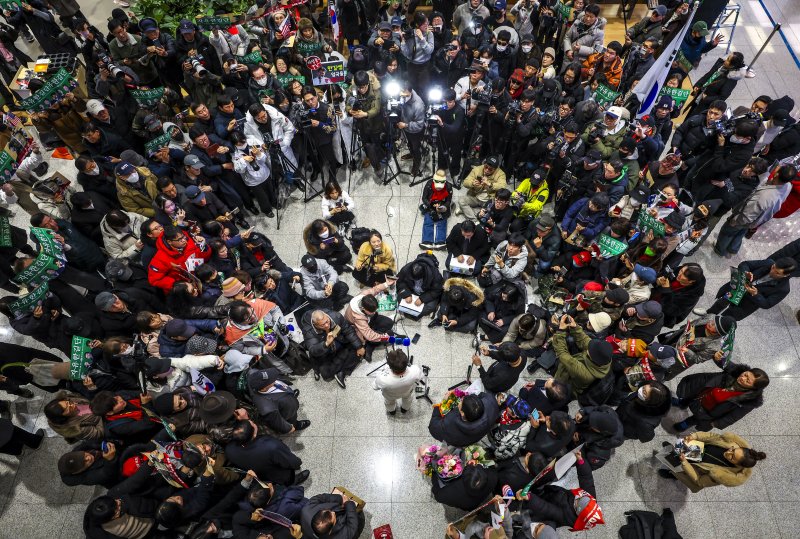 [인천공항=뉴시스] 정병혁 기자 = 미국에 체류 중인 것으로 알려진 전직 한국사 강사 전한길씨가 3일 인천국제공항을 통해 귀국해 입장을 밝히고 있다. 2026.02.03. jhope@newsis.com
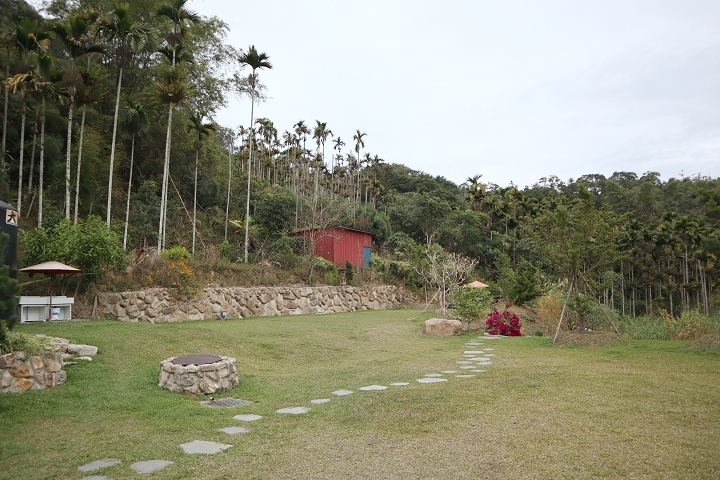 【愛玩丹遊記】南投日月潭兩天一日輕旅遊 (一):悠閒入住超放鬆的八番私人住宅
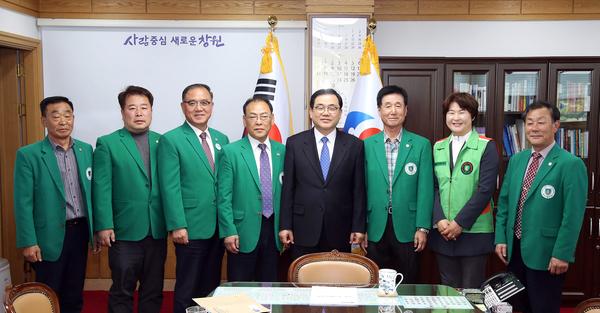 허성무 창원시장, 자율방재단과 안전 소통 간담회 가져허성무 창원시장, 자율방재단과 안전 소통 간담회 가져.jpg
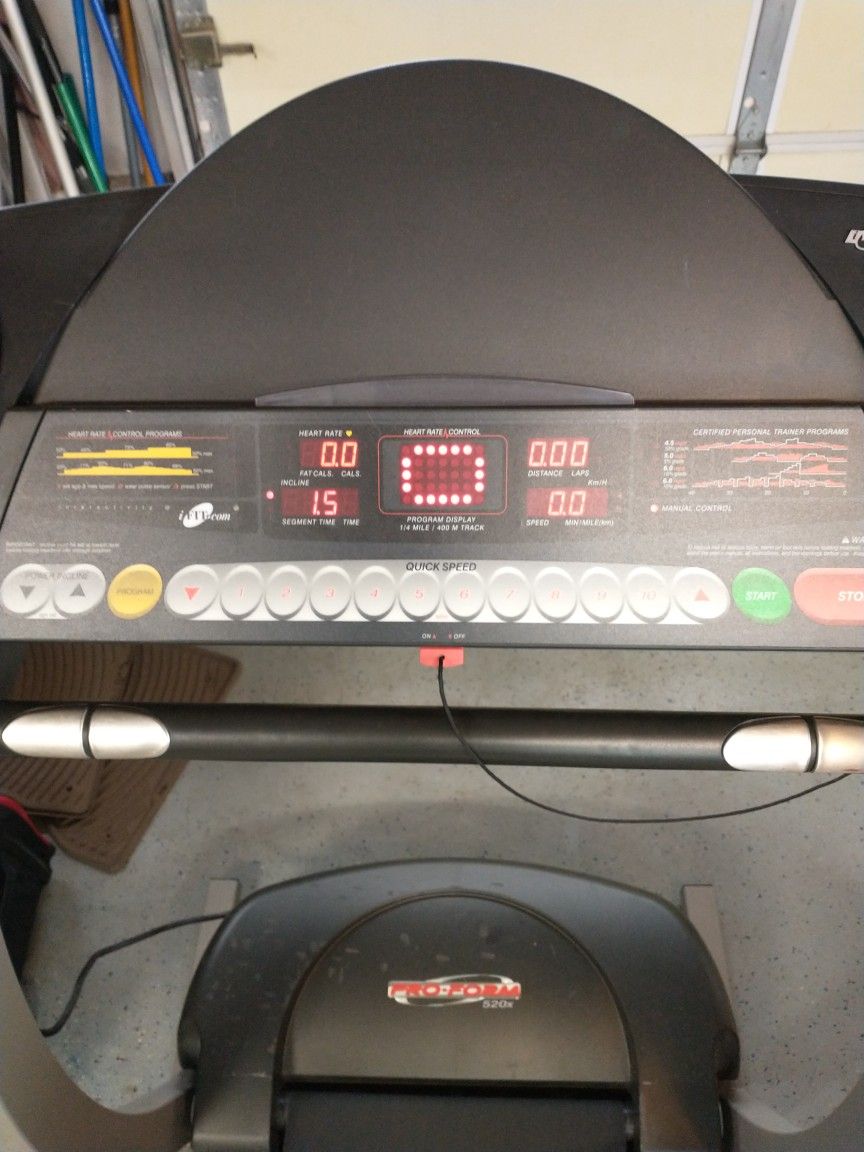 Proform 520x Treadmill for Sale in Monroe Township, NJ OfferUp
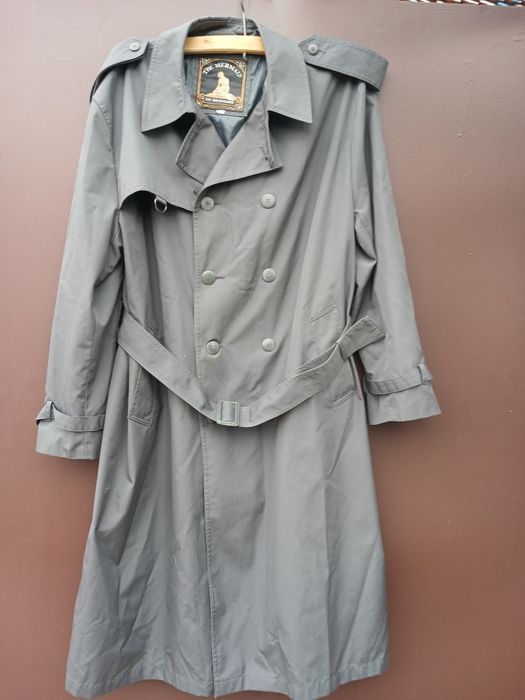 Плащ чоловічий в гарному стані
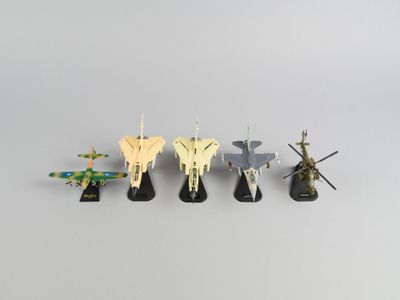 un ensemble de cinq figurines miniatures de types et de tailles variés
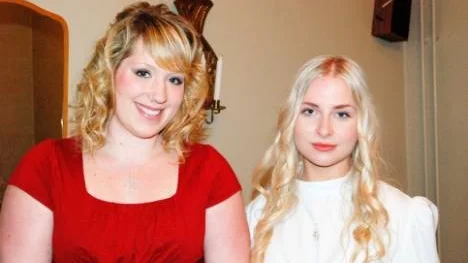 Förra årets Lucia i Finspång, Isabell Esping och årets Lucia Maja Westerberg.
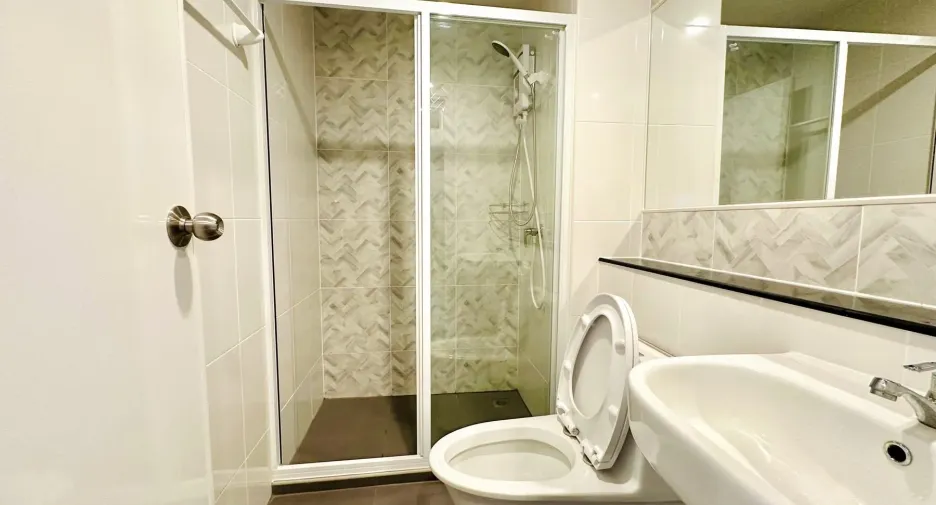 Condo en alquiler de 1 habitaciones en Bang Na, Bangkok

----

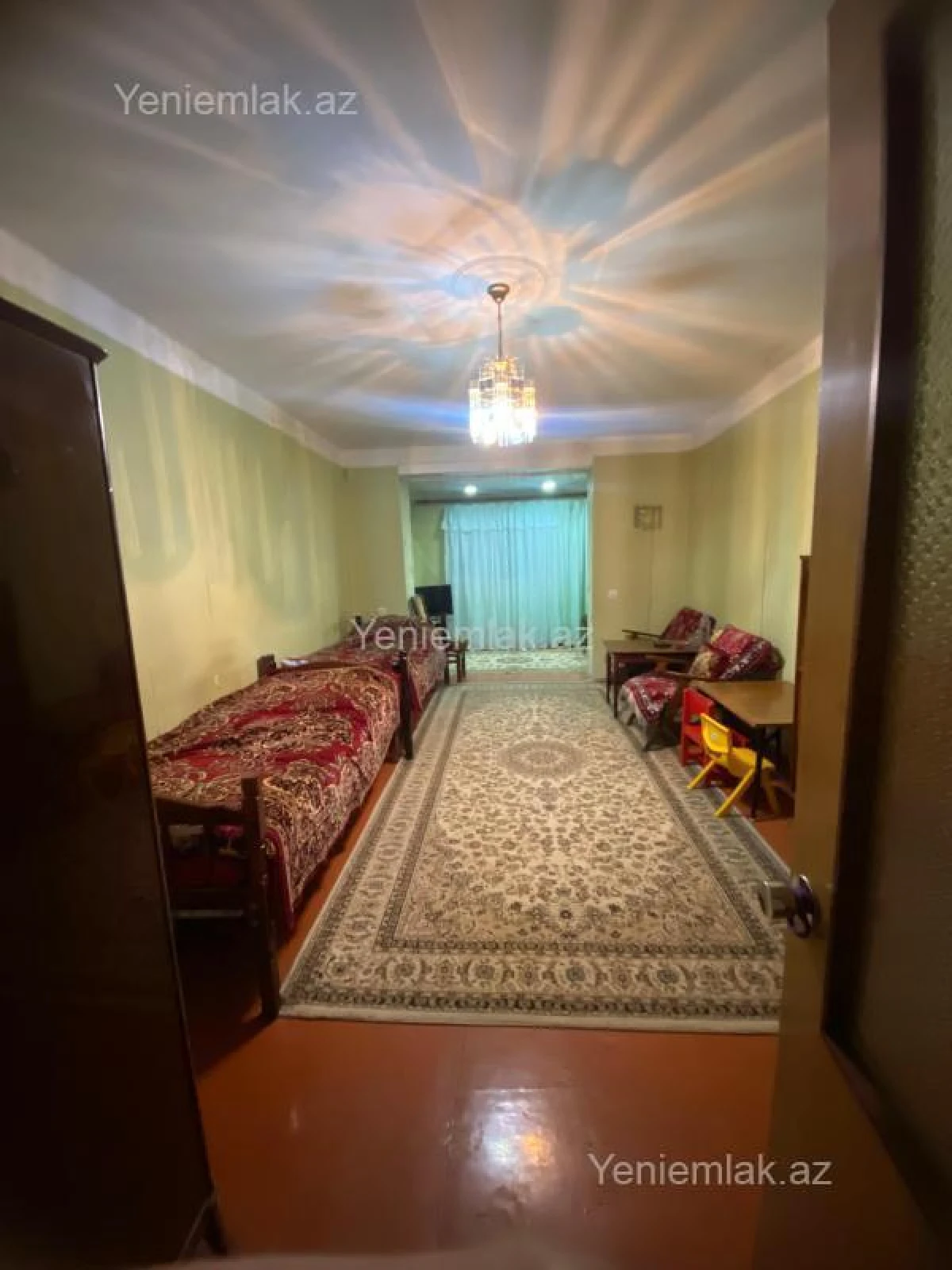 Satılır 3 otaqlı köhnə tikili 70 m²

----

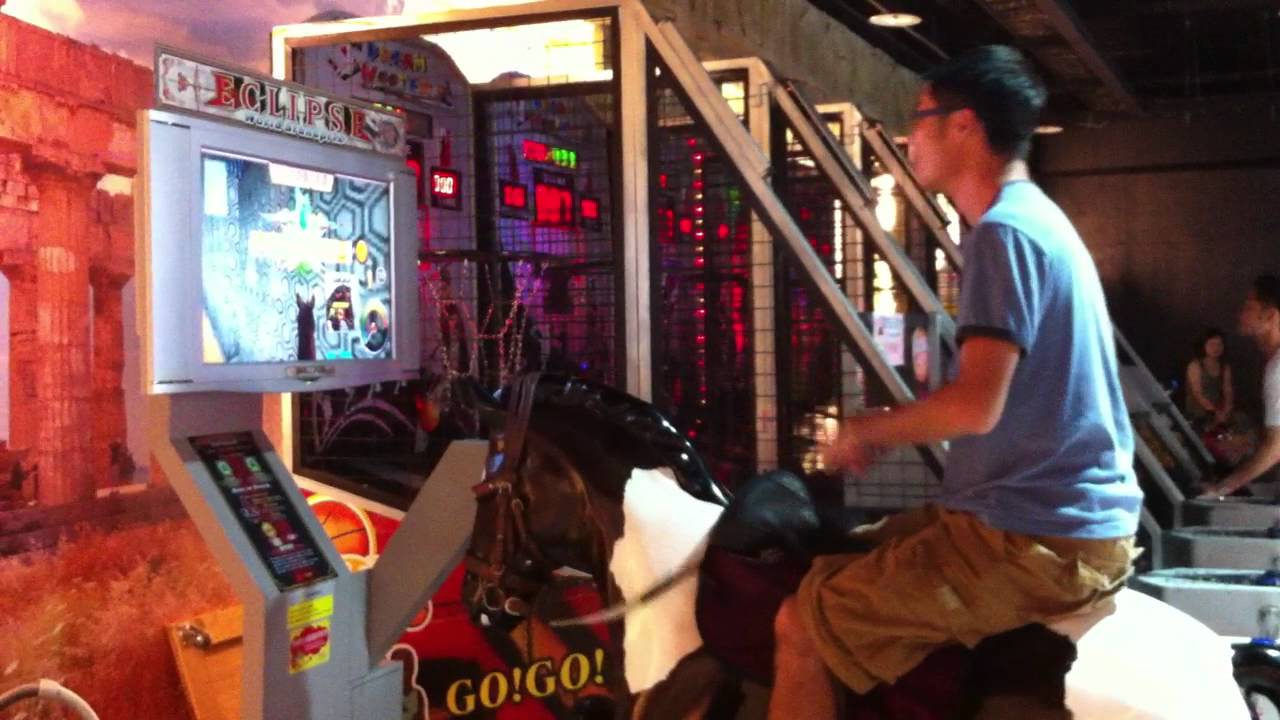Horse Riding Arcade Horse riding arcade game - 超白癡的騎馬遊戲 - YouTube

----

* [Task objective]: Can you transcribe the entries word for word, starting at the line that contains "[인천공항=뉴시스] 정병혁 기자" and ending at the line that contains "Condo en alquiler", with both of those lines included and the pictures left out?

* [Solution to this task]:
 [인천공항=뉴시스] 정병혁 기자 = 미국에 체류 중인 것으로 알려진 전직 한국사 강사 전한길씨가 3일 인천국제공항을 통해 귀국해 입장을 밝히고 있다. 2026.02.03. jhope@newsis.com
 【愛玩丹遊記】南投日月潭兩天一日輕旅遊 (一):悠閒入住超放鬆的八番私人住宅
 허성무 창원시장, 자율방재단과 안전 소통 간담회 가져허성무 창원시장, 자율방재단과 안전 소통 간담회 가져.jpg
 Proform 520x Treadmill for Sale in Monroe Township, NJ OfferUp
 Плащ чоловічий в гарному стані
 un ensemble de cinq figurines miniatures de types et de tailles variés
 Förra årets Lucia i Finspång, Isabell Esping och årets Lucia Maja Westerberg.
 Condo en alquiler de 1 habitaciones en Bang Na, Bangkok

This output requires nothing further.